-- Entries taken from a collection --
★ ★ ★ ★ ★
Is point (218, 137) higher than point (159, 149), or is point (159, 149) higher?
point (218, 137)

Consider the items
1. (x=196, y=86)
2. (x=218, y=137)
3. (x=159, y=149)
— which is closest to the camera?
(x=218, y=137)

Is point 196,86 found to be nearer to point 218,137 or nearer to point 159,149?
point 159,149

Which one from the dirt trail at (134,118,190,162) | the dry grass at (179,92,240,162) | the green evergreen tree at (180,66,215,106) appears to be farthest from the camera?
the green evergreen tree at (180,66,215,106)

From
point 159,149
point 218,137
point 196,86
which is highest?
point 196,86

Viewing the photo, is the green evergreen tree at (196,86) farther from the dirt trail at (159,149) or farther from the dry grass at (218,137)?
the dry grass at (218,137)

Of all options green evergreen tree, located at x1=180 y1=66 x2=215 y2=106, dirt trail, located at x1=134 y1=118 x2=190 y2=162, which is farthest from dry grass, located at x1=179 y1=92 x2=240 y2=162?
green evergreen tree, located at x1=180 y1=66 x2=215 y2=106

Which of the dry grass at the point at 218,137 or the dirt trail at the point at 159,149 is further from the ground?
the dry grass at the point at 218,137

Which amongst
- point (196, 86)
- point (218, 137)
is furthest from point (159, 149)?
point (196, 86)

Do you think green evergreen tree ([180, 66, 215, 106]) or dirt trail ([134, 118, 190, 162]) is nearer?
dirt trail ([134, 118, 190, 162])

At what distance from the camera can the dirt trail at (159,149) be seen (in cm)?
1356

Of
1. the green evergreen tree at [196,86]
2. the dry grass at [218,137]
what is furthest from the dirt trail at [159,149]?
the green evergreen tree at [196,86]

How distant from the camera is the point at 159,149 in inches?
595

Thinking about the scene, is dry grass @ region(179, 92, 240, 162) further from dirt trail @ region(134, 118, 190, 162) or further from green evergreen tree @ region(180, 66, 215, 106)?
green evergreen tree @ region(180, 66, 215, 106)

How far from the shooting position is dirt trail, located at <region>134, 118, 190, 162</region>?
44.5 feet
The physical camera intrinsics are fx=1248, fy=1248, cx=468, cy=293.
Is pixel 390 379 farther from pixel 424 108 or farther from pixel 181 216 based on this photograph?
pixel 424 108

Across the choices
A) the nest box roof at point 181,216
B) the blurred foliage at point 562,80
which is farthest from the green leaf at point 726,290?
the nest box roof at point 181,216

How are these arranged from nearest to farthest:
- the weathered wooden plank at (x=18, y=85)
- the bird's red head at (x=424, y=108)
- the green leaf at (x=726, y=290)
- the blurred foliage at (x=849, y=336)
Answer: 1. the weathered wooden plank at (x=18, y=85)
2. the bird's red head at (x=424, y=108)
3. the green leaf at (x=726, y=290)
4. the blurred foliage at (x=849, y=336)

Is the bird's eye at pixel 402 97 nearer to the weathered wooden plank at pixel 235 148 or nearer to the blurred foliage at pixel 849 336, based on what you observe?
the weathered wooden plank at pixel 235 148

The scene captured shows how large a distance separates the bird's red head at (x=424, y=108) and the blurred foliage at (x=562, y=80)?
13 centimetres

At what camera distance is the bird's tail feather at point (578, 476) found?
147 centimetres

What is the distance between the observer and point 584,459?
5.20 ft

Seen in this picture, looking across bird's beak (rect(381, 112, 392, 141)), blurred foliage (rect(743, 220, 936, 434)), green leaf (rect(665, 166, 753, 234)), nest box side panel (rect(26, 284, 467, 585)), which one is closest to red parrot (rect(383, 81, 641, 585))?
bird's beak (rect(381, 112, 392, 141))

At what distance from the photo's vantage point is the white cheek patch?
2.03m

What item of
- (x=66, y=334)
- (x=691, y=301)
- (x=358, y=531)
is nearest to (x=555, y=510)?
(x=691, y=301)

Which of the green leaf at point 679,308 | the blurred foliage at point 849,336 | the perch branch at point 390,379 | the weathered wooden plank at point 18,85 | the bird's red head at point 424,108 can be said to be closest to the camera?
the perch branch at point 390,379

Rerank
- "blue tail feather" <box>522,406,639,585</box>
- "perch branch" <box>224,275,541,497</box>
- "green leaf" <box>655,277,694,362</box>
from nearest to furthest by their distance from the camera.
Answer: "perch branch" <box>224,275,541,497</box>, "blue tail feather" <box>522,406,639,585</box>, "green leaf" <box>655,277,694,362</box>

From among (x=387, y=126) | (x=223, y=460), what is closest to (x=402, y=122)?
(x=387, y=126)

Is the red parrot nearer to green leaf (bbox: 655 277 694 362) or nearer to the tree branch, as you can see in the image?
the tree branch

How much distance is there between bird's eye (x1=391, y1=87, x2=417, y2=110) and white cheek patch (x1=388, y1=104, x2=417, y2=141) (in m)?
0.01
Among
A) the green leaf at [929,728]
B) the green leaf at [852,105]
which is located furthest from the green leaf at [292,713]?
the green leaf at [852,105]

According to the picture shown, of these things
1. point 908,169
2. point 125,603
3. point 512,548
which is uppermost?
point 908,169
★ ★ ★ ★ ★
-- Problem description --
Quote verbatim the line containing "From among (x=387, y=126)" and every line after it through the end of the records above.

-- Response --
From among (x=387, y=126) | (x=223, y=460), what is closest to (x=402, y=122)?
(x=387, y=126)

Is the red parrot nearer to green leaf (bbox: 655 277 694 362) or nearer to the tree branch, as you can see in the image?
the tree branch

How much distance is there between bird's eye (x1=391, y1=87, x2=417, y2=110) and white cheek patch (x1=388, y1=104, x2=417, y2=141) (in m)?
0.01
Among
A) the green leaf at [929,728]
B) the green leaf at [852,105]
which is located furthest from the green leaf at [292,713]?
the green leaf at [852,105]

According to the picture shown, of these things
1. point 908,169
2. point 125,603
3. point 512,548
which is uppermost?
point 908,169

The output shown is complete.